> TEXTO DE ORIGEM
· · · ·

Faz-me sofrer tanto! Mas é por Ele, benditos sofrimentos. Hoje passei um
pouco assim, neste estado, e por fim ouvi que o bom Jesus me dizia:
– Maldita! Maldita! Ou maldição ou reconciliação! Que mal correspondes ao
teu Senhor!
Custa ao coração de um Pai chamar maldita! E um Pai como Eu, bondoso, terno,
amável! Que dor, que angústia, que martírio para o meu divino Coração!
Quando ouvia
estes ralhos de Nosso Senhor, contorcia-se toda ou, como ela explica, rolava
pela cama:
Hoje
(25/IV /39), no fim da Sagrada Comunhão, rolei pela cama: que aflição! O
peso esmagador caiu sobre mim. Jesus dizia-me:
– Maldita! Maldita! Hei-de esmagar-te! Paga-me a dívida perdida: vai
procurá-la aos abismos, ao lodo, às imundícies! Paga-me! Se não me pagas,
virá Deus com toda a vingança, com toda a justiça, com toda a cólera a
castigar-te!
O meu corpo parecia-me que era levantado e estatelado em pedra ou chão duro.

· · · ·

> DADOS
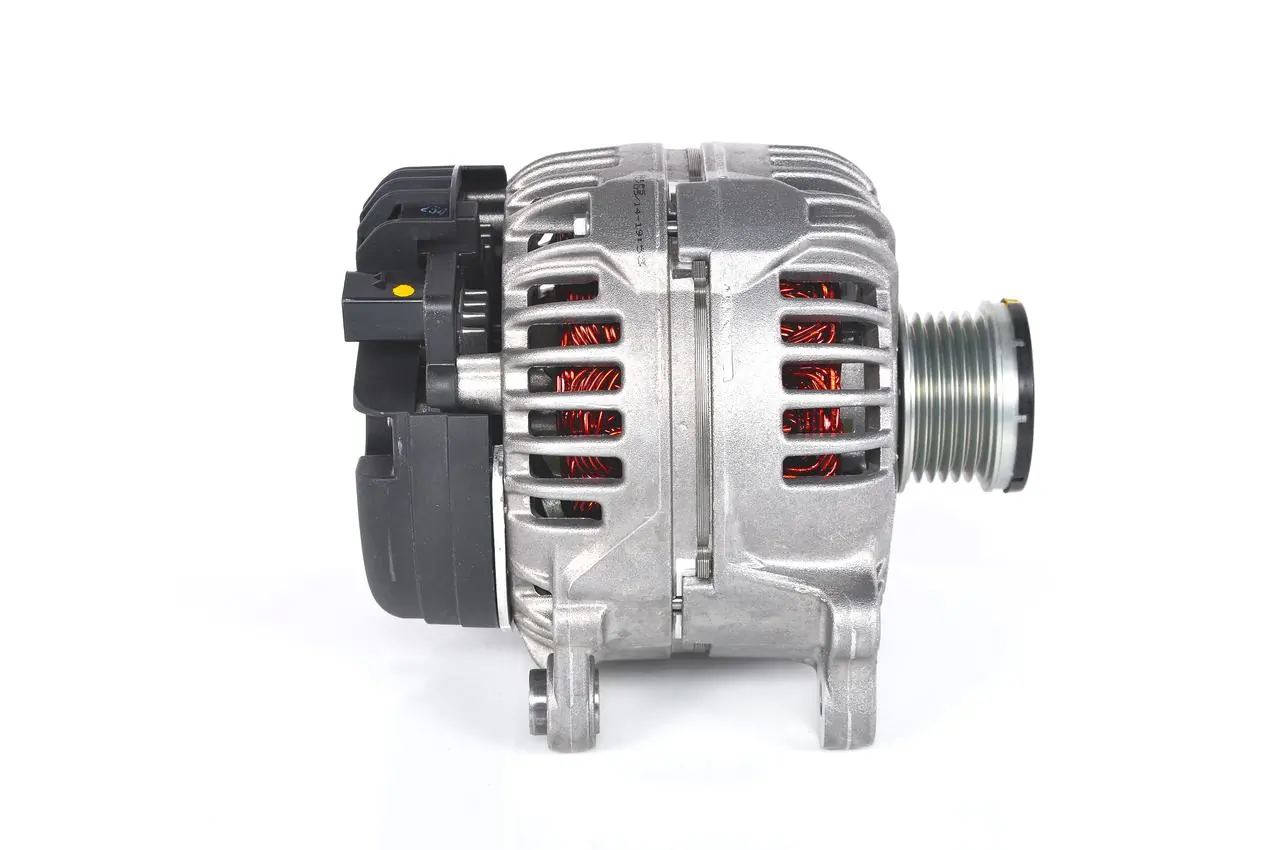 Comprar 0124525220 Bosch Dynamo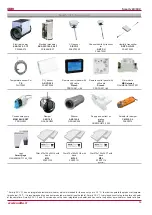 Preview for 55 page of Salda Smarty 2X V Series User And Service Technical Manual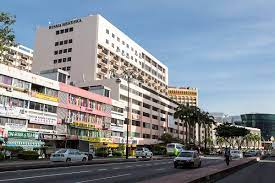 Click on each in the list below the map for more information. Wisma Merdeka Wikipedia
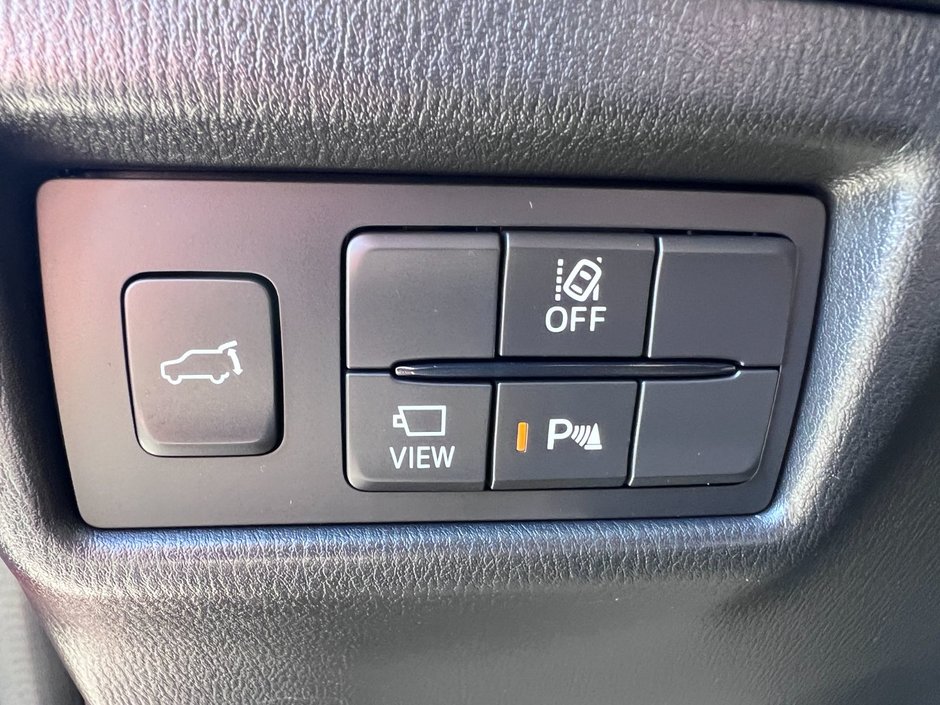 2022 Mazda CX-5 Signature AWD at-16
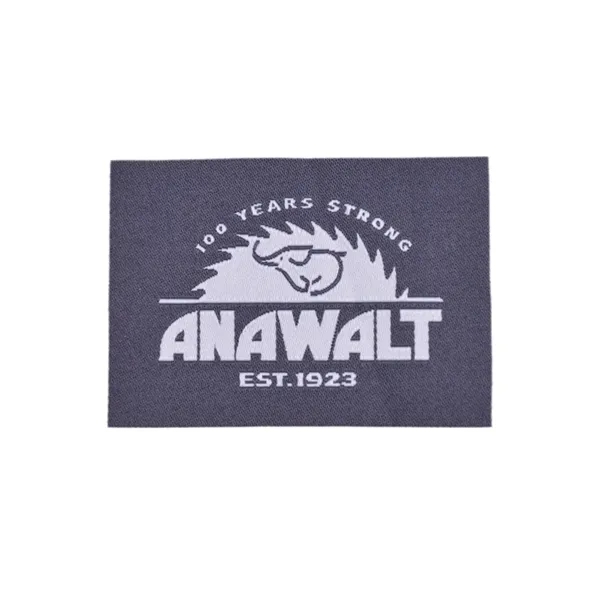 Woven Labels - Woven Labels - Image 13 of 16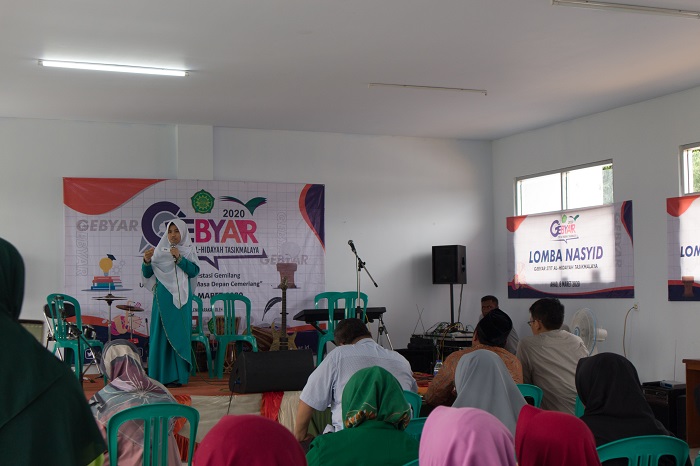 Gebyar STIT Al-Hidayah Tasikmalaya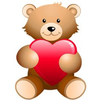 Free Teddy Bear Picnic Clipart Image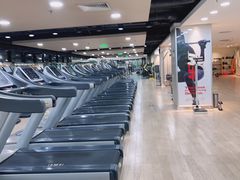 -美菲特健身(华贸店)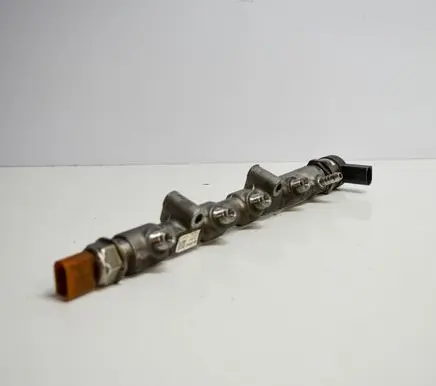 Volkswagen Polo V 6R Fuel main line pipe 03P089 057130764AB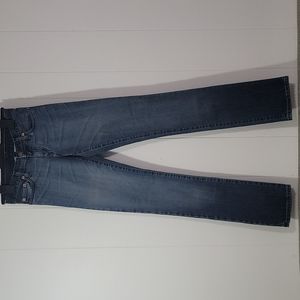 Nobody Denim Jeans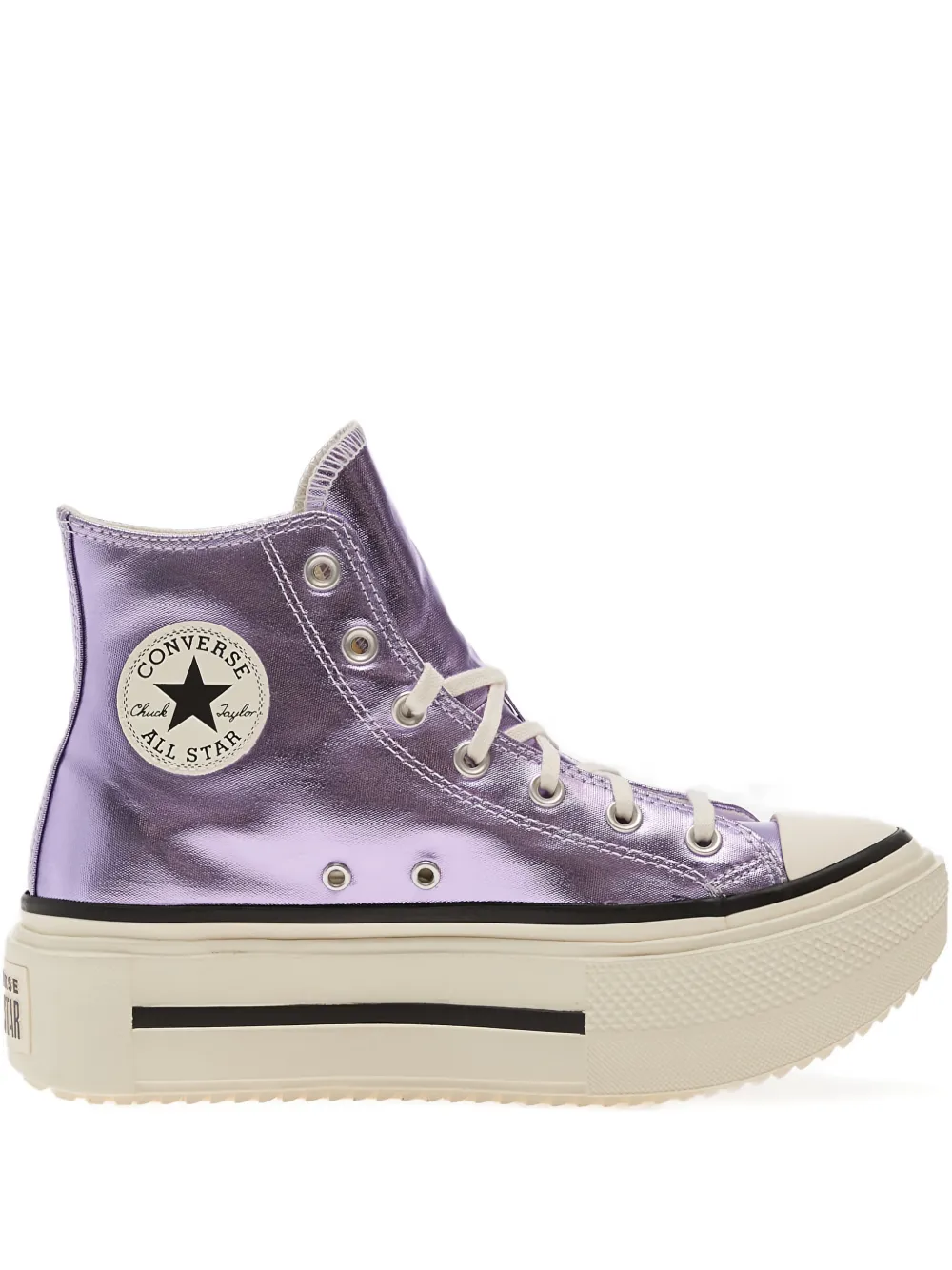 Кеды Chuck Taylor с нашивкой-логотипом Converse, фиолетовый
Кеды Chuck Taylor с нашивкой-логотипом Converse, фиолетовый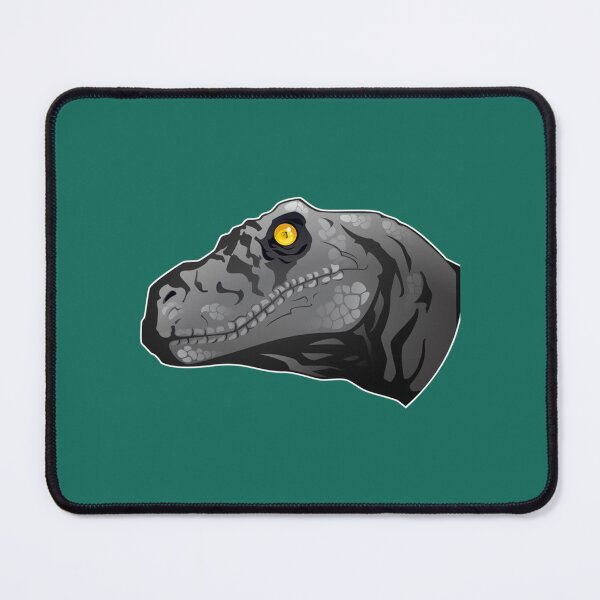 Item preview, Jurrassix Dino AmberEye    designed and sold by 402SoapCo.
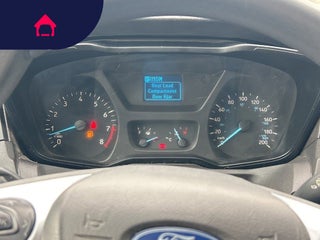 2019 Ford Transit Van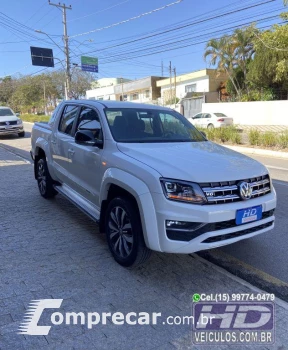 AMAROK Extreme CD 3.0 4x4 TB Dies. Aut.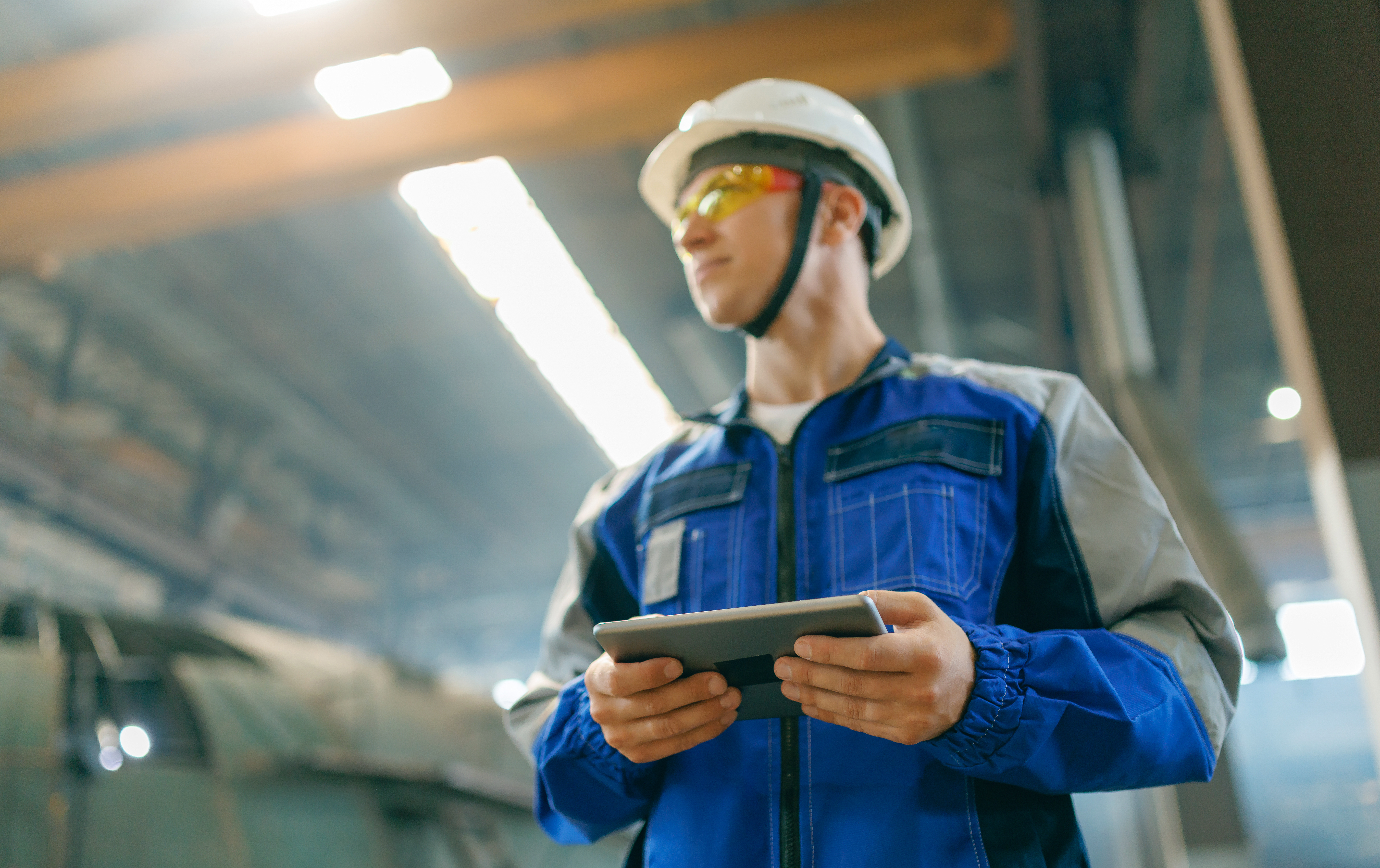 Ingénieur dans loa defense en verifications opérationnelles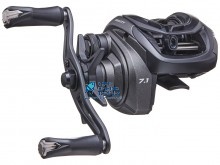 Ark Fishing Gravity 2 Casting Reels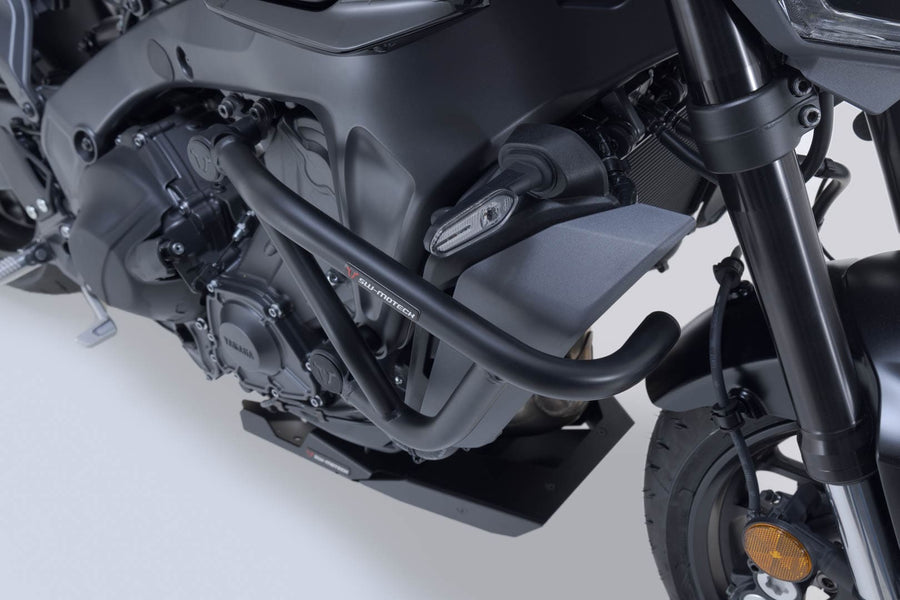 Yamaha MT-09 [2023-2026] – ütközőléc – 6. kép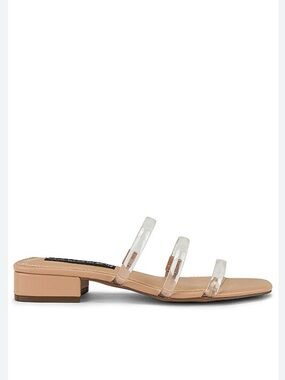 Steven by Steve Madden Hades Slide Sandals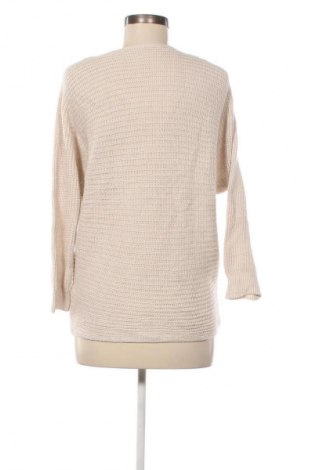 Дамски пуловер Unbranded, Размер M, Цвят Екрю, Цена 7,66 €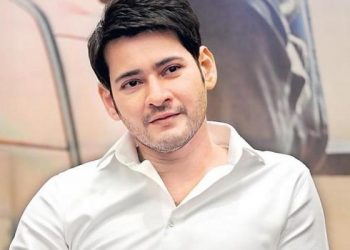 Mahesh Babu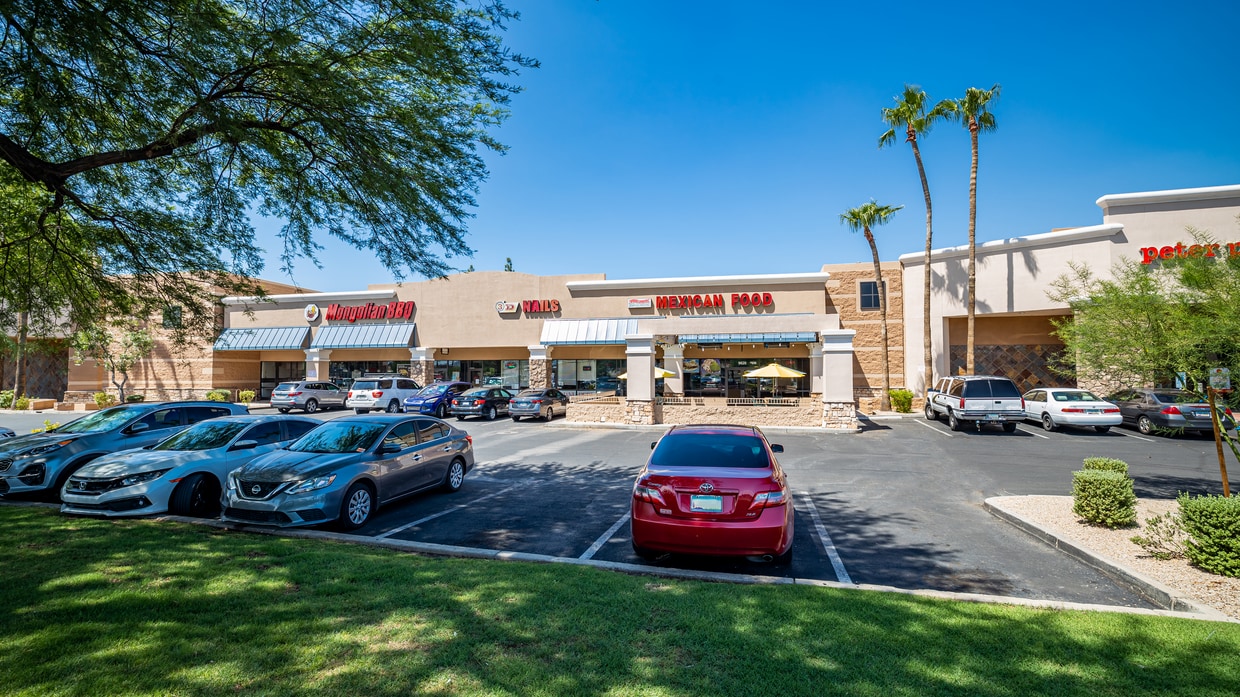 9620 N Metro Pky W, Phoenix, AZ for sale Building Photo- Image 1 of 1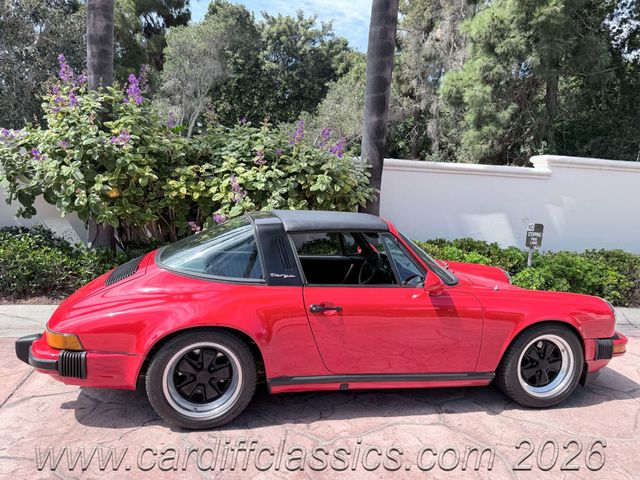 1974 Porsche 911  - 23071597 - 45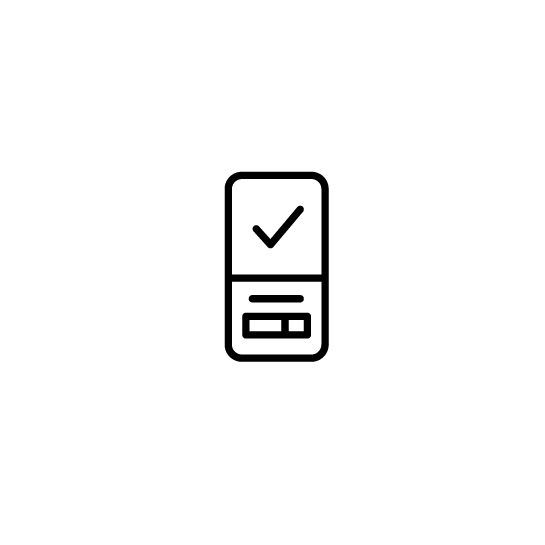 Live platform enhance hot desking icon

· · · ·

Reproduza o texto de origem completo, palavra por palavra, sem nenhuma alteração.

> RESPOSTA
Faz-me sofrer tanto! Mas é por Ele, benditos sofrimentos. Hoje passei um
pouco assim, neste estado, e por fim ouvi que o bom Jesus me dizia:
– Maldita! Maldita! Ou maldição ou reconciliação! Que mal correspondes ao
teu Senhor!
Custa ao coração de um Pai chamar maldita! E um Pai como Eu, bondoso, terno,
amável! Que dor, que angústia, que martírio para o meu divino Coração!
Quando ouvia
estes ralhos de Nosso Senhor, contorcia-se toda ou, como ela explica, rolava
pela cama:
Hoje
(25/IV /39), no fim da Sagrada Comunhão, rolei pela cama: que aflição! O
peso esmagador caiu sobre mim. Jesus dizia-me:
– Maldita! Maldita! Hei-de esmagar-te! Paga-me a dívida perdida: vai
procurá-la aos abismos, ao lodo, às imundícies! Paga-me! Se não me pagas,
virá Deus com toda a vingança, com toda a justiça, com toda a cólera a
castigar-te!
O meu corpo parecia-me que era levantado e estatelado em pedra ou chão duro.